PolskaRozpoczęły się przesłuchania świadków w procesie rady tygodnika "Niwa"

Rozpoczęły się przesłuchania świadków w procesie rady tygodnika "Niwa"

Przed Sądem Rejonowym w Białymstoku
rozpoczęły się przesłuchania świadków w procesie członków
Rady Programowej białoruskiego tygodnika "Niwa", oskarżonych o
nieprawidłowości rachunkowo-księgowe przy wydawaniu kilka lat temu
dotacji na działalność pisma.

10.03.2006 | aktual.: 10.03.2006 16:38

Na ławie oskarżonych zasiada jedenaście osób, żadna z nich nie przyznaje się do zarzutów. Stawiło się tylko troje oskarżonych.
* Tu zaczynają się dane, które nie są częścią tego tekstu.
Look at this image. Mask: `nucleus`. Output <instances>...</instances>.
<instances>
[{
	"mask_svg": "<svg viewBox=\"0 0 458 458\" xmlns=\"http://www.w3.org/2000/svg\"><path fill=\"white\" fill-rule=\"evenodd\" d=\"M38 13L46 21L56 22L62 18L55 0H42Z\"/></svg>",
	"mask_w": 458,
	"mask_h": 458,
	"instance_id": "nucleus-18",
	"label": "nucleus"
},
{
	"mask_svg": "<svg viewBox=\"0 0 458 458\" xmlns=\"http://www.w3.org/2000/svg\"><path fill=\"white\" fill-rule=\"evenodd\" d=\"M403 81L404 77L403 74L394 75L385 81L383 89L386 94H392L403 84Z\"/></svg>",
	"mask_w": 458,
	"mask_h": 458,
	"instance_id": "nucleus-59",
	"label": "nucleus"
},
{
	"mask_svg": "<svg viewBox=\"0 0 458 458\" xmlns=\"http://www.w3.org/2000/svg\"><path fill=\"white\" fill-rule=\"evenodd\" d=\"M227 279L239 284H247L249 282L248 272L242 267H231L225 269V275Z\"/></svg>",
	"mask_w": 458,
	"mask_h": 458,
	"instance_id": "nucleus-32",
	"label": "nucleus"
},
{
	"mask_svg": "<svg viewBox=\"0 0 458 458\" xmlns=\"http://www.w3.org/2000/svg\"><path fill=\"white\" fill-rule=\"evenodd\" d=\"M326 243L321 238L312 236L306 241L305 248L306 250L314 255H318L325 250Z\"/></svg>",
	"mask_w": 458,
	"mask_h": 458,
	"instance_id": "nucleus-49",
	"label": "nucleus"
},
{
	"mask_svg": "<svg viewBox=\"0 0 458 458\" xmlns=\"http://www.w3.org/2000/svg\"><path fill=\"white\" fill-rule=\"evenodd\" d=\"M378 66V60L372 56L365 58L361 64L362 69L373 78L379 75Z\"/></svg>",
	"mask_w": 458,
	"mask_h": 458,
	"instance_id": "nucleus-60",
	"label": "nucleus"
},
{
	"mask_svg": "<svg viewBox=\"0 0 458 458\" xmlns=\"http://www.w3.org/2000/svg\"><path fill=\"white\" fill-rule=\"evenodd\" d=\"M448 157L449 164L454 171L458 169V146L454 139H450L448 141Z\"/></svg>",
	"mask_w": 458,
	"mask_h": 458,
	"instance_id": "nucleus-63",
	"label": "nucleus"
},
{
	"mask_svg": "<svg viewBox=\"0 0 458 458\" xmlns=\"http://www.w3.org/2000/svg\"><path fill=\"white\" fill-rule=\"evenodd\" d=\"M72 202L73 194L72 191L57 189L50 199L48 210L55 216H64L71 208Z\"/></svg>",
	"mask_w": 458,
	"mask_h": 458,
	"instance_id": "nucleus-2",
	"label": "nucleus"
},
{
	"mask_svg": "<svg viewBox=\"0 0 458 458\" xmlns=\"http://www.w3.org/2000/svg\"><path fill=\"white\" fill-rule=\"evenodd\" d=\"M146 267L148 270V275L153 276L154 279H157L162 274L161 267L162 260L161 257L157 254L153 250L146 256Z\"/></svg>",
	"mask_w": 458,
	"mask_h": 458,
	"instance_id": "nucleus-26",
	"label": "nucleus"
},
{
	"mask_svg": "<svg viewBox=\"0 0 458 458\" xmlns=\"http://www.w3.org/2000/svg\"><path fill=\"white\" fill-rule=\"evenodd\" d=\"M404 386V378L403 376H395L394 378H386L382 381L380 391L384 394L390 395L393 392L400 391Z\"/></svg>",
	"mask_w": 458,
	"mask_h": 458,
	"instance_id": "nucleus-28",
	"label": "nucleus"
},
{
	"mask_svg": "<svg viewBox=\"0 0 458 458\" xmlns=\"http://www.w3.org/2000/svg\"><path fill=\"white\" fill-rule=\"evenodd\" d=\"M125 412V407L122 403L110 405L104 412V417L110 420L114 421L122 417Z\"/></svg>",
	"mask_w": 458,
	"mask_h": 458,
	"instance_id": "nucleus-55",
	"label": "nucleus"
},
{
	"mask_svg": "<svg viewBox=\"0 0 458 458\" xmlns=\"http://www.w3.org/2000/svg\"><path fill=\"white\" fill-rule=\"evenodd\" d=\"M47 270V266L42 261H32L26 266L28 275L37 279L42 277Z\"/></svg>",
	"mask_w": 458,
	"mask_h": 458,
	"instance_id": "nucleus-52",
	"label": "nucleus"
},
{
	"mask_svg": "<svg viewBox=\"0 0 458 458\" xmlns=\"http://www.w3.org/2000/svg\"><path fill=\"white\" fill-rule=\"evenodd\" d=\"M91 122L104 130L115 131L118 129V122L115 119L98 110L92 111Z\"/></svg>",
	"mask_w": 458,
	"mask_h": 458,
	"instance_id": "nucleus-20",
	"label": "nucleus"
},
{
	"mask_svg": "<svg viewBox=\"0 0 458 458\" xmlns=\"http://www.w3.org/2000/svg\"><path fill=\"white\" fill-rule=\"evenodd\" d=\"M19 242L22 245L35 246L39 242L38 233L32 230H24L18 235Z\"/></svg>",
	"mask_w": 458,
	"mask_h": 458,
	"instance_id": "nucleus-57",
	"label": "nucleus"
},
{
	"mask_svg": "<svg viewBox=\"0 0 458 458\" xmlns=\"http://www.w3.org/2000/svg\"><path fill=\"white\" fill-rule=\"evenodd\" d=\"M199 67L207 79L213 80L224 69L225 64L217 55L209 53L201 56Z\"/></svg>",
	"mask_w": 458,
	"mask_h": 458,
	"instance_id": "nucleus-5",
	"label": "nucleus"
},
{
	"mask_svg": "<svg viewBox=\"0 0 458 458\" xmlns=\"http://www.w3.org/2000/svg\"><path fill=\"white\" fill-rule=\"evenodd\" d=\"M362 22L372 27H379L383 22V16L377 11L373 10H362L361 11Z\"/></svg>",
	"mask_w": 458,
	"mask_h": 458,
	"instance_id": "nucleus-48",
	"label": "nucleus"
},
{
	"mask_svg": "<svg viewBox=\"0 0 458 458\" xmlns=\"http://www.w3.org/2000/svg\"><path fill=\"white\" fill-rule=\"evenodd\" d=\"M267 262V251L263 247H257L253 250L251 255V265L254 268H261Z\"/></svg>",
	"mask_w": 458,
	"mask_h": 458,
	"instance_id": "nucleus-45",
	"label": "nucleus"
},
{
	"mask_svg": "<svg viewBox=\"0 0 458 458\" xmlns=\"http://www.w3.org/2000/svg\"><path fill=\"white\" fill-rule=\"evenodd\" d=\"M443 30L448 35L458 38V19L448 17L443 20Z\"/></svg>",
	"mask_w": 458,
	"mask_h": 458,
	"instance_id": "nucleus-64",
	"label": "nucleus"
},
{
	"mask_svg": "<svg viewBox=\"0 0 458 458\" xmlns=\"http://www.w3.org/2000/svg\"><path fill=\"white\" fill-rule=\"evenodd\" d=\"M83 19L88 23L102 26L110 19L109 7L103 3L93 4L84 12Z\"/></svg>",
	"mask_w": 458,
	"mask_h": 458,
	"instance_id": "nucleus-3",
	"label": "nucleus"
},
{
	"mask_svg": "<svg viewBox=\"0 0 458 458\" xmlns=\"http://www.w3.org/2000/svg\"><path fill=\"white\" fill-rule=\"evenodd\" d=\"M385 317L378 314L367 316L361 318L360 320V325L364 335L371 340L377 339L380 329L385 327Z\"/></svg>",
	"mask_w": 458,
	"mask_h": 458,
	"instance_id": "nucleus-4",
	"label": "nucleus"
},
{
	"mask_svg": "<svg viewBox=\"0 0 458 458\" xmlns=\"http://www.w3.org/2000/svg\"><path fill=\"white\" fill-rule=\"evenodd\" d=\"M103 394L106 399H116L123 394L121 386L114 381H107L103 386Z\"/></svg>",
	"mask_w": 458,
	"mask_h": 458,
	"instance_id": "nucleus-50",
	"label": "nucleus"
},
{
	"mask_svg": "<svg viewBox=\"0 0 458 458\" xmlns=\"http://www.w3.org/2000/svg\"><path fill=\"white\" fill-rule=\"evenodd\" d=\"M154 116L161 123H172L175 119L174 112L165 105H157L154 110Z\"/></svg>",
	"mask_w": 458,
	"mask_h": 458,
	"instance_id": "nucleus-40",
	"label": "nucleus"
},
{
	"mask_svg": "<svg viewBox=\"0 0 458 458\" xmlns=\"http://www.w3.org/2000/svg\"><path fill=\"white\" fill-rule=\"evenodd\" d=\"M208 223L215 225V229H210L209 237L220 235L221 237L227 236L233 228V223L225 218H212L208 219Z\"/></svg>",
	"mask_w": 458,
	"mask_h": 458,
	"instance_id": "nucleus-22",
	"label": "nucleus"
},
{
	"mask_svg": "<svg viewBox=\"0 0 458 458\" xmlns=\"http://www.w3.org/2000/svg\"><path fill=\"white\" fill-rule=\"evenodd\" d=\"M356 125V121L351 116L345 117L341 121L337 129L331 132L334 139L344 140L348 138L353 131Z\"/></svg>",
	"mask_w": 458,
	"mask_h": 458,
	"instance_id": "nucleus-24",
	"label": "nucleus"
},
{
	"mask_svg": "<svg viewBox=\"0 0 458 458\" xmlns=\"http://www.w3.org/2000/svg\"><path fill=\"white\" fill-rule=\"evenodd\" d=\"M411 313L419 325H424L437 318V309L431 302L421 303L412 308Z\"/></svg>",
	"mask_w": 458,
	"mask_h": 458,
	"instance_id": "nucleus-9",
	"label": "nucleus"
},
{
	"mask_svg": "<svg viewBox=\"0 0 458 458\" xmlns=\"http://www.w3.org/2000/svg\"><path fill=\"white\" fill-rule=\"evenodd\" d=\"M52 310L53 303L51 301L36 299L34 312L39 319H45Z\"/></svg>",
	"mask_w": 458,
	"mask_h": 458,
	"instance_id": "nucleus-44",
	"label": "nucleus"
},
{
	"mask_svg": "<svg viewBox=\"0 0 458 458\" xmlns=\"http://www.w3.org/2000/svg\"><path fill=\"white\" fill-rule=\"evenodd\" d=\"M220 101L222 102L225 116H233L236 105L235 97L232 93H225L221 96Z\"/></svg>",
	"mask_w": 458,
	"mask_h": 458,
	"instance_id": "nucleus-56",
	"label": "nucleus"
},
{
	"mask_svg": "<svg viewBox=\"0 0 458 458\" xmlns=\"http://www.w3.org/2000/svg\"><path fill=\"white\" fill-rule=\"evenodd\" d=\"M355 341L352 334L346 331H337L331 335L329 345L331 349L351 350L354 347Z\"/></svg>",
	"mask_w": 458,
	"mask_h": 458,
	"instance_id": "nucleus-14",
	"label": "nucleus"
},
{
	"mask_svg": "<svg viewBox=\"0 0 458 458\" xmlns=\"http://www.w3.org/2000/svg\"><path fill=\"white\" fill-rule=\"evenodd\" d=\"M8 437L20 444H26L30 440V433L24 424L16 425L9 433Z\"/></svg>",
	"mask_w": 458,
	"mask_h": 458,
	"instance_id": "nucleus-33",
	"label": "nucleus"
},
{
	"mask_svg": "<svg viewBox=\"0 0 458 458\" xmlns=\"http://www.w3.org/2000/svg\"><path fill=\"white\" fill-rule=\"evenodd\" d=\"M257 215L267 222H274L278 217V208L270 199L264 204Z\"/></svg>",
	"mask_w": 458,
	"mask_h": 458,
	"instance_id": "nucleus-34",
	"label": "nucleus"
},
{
Na pierwszej rozprawie przewodniczący rady odczytał oświadczenie, w którym zarzuty uznał za "bezpodstawne, krzywdzące, świadczące o wyjątkowo złej woli prokuratury i Najwyższej Izby Kontroli".

Przesłuchany został również kontroler NIK jako świadek w procesie. Na pytanie sądu, czy wykryte w czasie kontroli nieprawidłowości wynikały z niekompetencji osób, zajmujących się w "Niwie" sprawami księgowymi, czy ze świadomej manipulacji (chodziło np. o przedstawianie różnym podmiotom tych samych faktur, by uzyskać dotacje lub przesuwaniu przecinka w fakturach, co zwielokrotniało kwotę), świadek nie udzielił jednoznacznej odpowiedzi.

Jak mówił, wykryte nieprawidłowości polegały m.in. na zawyżaniu nakładu i kosztów jego wydania. Podał, że we wnioskach o dotacje podawany przeciętny miesięczny nakład "Niwy" w okresie kontrolowanym wynosił 2,2 tys. egzemplarzy, gdy w rzeczywistości średni nakład wówczas to 1,5 tys. egzemplarzy.

Kontroler ocenił też, że we wnioskach o dotacje podawano bardzo wysokie koszty, które już po wykonaniu tych zadań okazywały się niższe o ok. 40%. Podał też, że np. w rozliczeniu dotacji za 2001 rok podano, że wydano w tym roku 104 tys. egzemplarzy pisma, gdy faktycznie było to o 25 tys. sztuk mniej.

Jak powiedział, były też błędy polegające na przedstawianiu różnym podmiotom tych samych faktur, by uzyskać dotacje lub przesuwaniu przecinka w fakturach, co zwielokrotniało kwotę.

Sąd przesłuchał też m.in. byłą naczelnik wydziału kultury Urzędu Miejskiego w Białymstoku. Przyznała ona, że normą było zawyżanie przez ubiegających się o dotacje kosztów poszczególnych przedsięwzięć.

Dodała, że urząd nie zawiadamiał o tym policji czy prokuratury, bo nie traktował tego jako prób wyłudzenia pieniędzy, ale jako chęć "zrealizowania zadań", bo najczęściej dotacja była przyznawana jedynie w części.

Po przesłuchaniu w sumie czterech osób, sąd odroczył rozprawę. Kolejnych świadków ma przesłuchać na początku kwietnia. Wszyscy oskarżeni w tej sprawie nie przyznają się do zarzutów. Na piątkowej rozprawie obecnych było ich tylko troje.

Główni oskarżeni w tej sprawie, to przewodniczący rady w latach 2001-2002 oraz księgowa pisma. Postępowanie wobec dziewięciu innych członków rady prokuratura chciała warunkowo umorzyć uznając, że ich czyny miały niską szkodliwość społeczną. Ci jednak nie zgodzili się na to, dlatego sąd musi rozstrzygnąć o winie lub niewinności w sumie jedenastu osób.

Śledztwo w tej sprawie zaczęło się od wniosków pokontrolnych NIK, po kontroli przeprowadzonej w 2003 roku. Postępowanie prokuratorskie zaczęło się w 2004 roku po kontroli NIK. Główne zarzuty dotyczą naruszenia ustawy o rachunkowości. Prokuratura szacuje, że kwota nienależnych dotacji sięga 99 tys. zł. Podkreśla jednocześnie, że członkowie rady nie działali z chęci zysku i takiego zysku nie osiągnęli.